## Document excerpt
- - - - - - -

A YORKSHIRE grower whose second wheat yields topped 11t/ha believes it was down to his no-till approach.

Richard Hinchliffe of Rawcliffe Bridge Farm, near Goole, says Evolution yielded almost as much as a second wheat as it did as a first.

He puts it down to healthier soils as a result of adopting a no-till regime on the farm in 2012.

"There was only a difference in a tonne between our first and second wheat yields from Evolution," he said.

"Both were higher than average for the season in this area, and if we had had more sunlight later in the summer, we could easily have been looking at yields such as those in 2015.

"The only downside was our second wheats had a lower bushel weight of 72-74 kg/hl, whereas with the first wheats it was 76 kg/hl."

Looking for ways to boost farm productivity, Mr Hinchliffe began experimenting with no-till in 2012 – now the whole farm is under that system.

He said: "We gave up ploughing about 16 years ago, and went to a min-till system which seemed to work well. However we thought we could go even further and decided to try one field under a no-till system with a new John Deere direct drill we had just bought.

"We started to see the benefits straight away as the 'tester' field soon turned out to be our best field."

Other benefits included improved water penetration and worm numbers, and better rooting.

"Moisture retention is much improved now and we are certainly seeing a much slower release of nitrogen in the soil, which I think gives us the equivalent of an extra week’s grain fill.We still subsoil where needed, mostly on the heavier magnesium clays," he said.

- - - - - - -

## Dataset extract
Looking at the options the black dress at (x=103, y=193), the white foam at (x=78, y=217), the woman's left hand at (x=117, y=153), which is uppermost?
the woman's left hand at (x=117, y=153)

- - - - - - -

Write the next part of the article about the Yorkshire grower's no-till wheat, picking up after its final sentence. The material after the farming article has no connection to it and stands apart.

## Expected output
With very little black-grass, wheats can go in early and last year Evolution was grown as a first and second wheat and drilled from mid-Sept to early October, with the cleanest fields being drilled first.

Mr Hinchliffe said: "We use a higher seed rate for the second wheats; up from 350 seeds/m² to 400 seeds/m². My theory is that it is better to have a plant to manage than no plant at all and the high rate helps to counteract against slugs, which is one downside of the no-till approach."

Septoria tritici and yellow rust are the main disease targets for the fungicide programme, with broad leaved weeds such as cleavers targeted in the spring.

Most of the wheats grown are hard Group 4’s, with the exception of a small area of Belepi, Viscount and LG Motown.

This autumn Evolution will be the biggest variety grown on the farm, both as a second and first wheat. Costello will also be grown for the third year running. However Viscount, long time farm stalwart has started to drop away in yields, so Mr Hinchliffe will be trialling LG Motown as a replacement.